Server Lang Polling Token Refresh
floriscornel/teams-mcp TS On-demand MSAL auto-refresh with file cache
InditexTech/mcp-teams-server Python On-demand Client credentials re-request

Key findings from floriscornel/teams-mcp: - Graph API for chat messages only supports descending datetime order; ascending returns an error - $filter is unreliable for chat messages — must sort/filter client-side - HTML-to-Markdown conversion needed (Graph returns HTML) - MSAL ICachePlugin handles token persistence: read-on-demand, write-on-change - 100-page safety cap when fetchAll is true


Graph API Pitfalls for Teams Polling

These are critical for our implementation:

  1. Chat message endpoints don't support $orderby or $filter reliably. Sort and filter client-side after retrieval.

  2. Delta query for chat messages has ~8 month lookback limit. Older history requires full pagination.

  3. Pagination can be cut off — the API may stop returning @odata.nextLink to preserve service stability.

  4. Throttling is inconsistent. HTTP 429 can occur without warning. Not all endpoints return Retry-After headers. Always implement exponential backoff as fallback.

  5. Webhooks require a public HTTPS endpoint — non-starter for local MCP servers. Polling + delta query is the only option.

  6. Delta queries return unexpected change types — deleted items, read-state changes — that don't match your original filter. Must handle @removed entries.

  7. Microsoft recommends polling the x-ms-throttle-limit-percentage response header to detect approaching rate limits before hitting 429.


MCP Protocol Patterns for Long-Running Operations

From the MCP spec and community:

  1. The "two-tool pattern" is canonical: start_X() returns job ID, check_X(job_id) polls status. Most production MCP servers use this today.

  2. The Tasks primitive (experimental, spec 2025-11-25) formalizes this: tools/call with task field returns taskId + pollInterval, client calls tasks/get to check status.
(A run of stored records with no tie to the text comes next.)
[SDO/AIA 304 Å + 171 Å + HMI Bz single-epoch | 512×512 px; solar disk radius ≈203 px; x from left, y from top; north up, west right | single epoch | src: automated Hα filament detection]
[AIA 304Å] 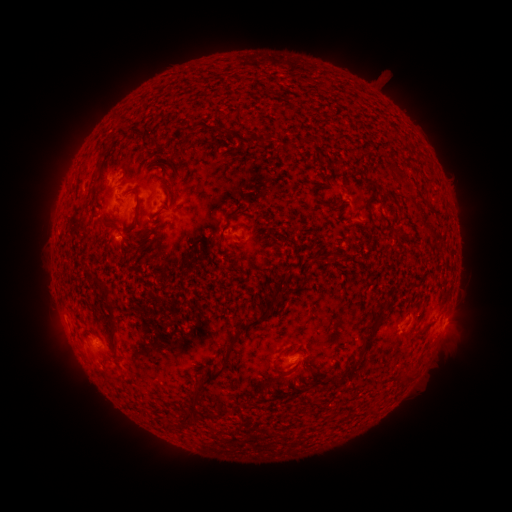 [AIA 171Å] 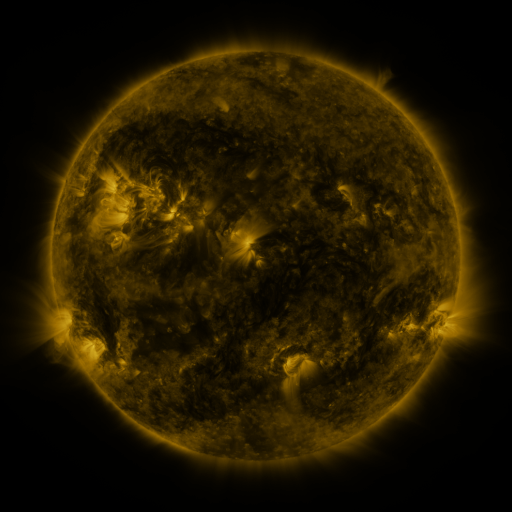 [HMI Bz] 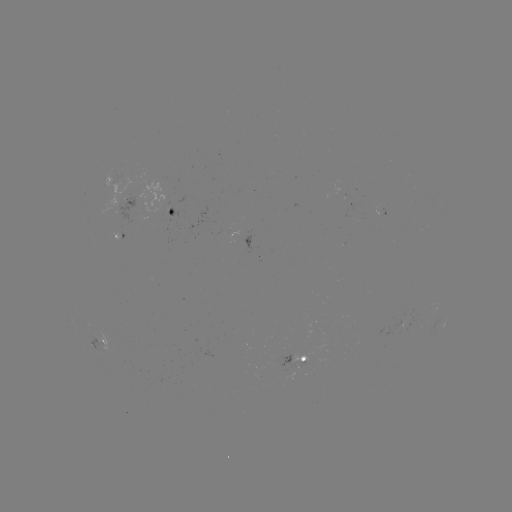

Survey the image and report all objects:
filament: (265, 140)
filament: (377, 192)
filament: (330, 208)
filament: (369, 209)
filament: (231, 215)
filament: (396, 232)
filament: (106, 295)
filament: (255, 323)
filament: (377, 323)
filament: (353, 363)
filament: (277, 373)
filament: (211, 375)
filament: (405, 380)
filament: (192, 400)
Not yet broadly supported by clients.

  3. A single blocking tool that polls internally also works for Claude Code's stdio transport. This is simpler but blocks the LLM while polling.
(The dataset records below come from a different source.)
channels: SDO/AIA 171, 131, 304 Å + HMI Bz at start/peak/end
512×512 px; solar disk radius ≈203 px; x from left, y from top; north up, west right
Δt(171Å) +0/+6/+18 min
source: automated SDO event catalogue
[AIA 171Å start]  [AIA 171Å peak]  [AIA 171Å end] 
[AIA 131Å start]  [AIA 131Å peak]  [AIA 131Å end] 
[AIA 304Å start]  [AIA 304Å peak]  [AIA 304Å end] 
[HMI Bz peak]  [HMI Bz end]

  4. Server-guided poll intervals: Include recommended wait time in tool output so the LLM can pace itself.

  5. Rate limiting is critical: Unthrottled MCP servers can generate 1,000+ API calls/minute from retry loops.

  6. Resource subscriptions exist in the spec but Claude Desktop doesn't support them. Polling is the pragmatic choice.


Auth Lifecycle Comparison

Platform Token Type Expiry Refresh Strategy
Discord Bot token Never None needed
Slack (official) OAuth 1hr None (broken — re-auth via browser)
Slack (jtalk22) Session Variable Mutex-locked 4-layer fallback
Teams (floriscornel) OAuth delegated ~1hr access, ~90d refresh MSAL auto-refresh with file cache
Teams (InditexTech) Client credentials ~1hr Re-request on expiry
Teams (Entraclaw) OBO chain (3 hops) ~1hr per hop Must refresh each hop independently

Our three-hop flow is the most complex token lifecycle of any MCP messaging server studied. Eager refresh (55-min threshold) + lazy retry (catch 401) is the right strategy, confirmed by the pain points seen across all implementations.
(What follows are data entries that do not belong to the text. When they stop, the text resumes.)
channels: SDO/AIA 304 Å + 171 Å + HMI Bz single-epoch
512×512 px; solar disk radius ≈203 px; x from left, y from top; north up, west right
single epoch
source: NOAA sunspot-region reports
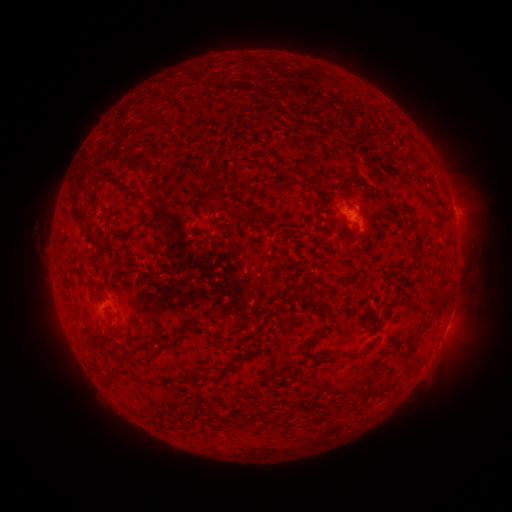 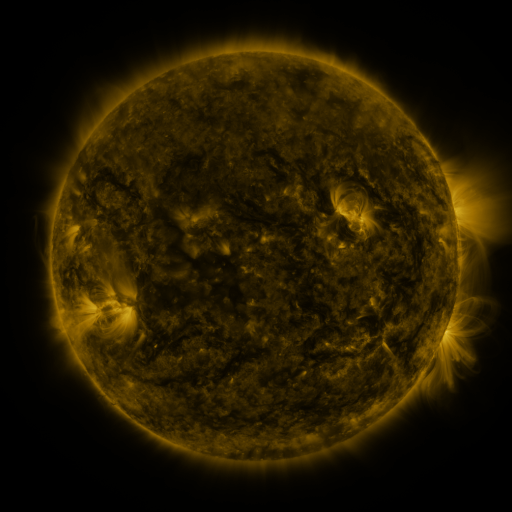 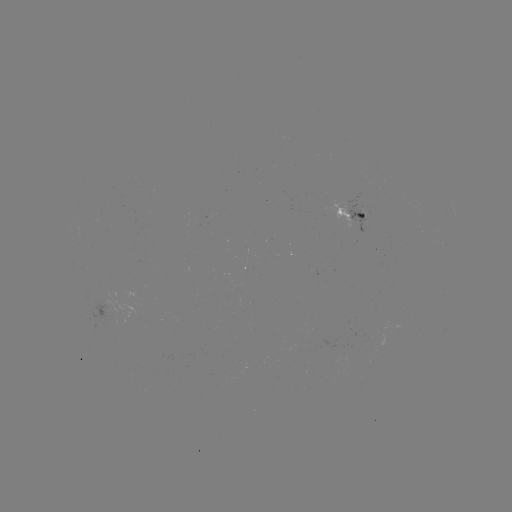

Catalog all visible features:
spotted active region: (453, 206)
spotted active region: (352, 212)
spotted active region: (446, 325)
Design Implications for Entraclaw

Changes from original design

  1. Use delta queries instead of raw timestamp polling. Graph API's /chats/{id}/messages/delta returns a $deltaLink token that acts like imsg's --since-rowid — monotonic, no clock precision issues. Store the delta token as cursor instead of last_seen_timestamp.

  2. Add timestamp overlap as fallback. If delta query fails or isn't available, fall back to timestamp-based polling with 1-second overlap + message ID dedup set (imessage-kit pattern).

  3. Bounded seen-set with cleanup. Cap at 1,000 message IDs (our volume is much lower than iMessage), prune on threshold.

  4. Client-side filtering is mandatory. Don't trust Graph API $filter for chat messages. Always filter human-vs-agent messages in Python after retrieval.

  5. Exponential backoff on 429. Check Retry-After header first, fall back to exponential backoff with jitter. Monitor x-ms-throttle-limit-percentage header.

  6. Handle @removed entries from delta queries. Don't crash on deleted messages or read-state changes in delta responses.

  7. Single-instance guard. Log a warning if concurrent polling is detected (can't enforce, but can detect).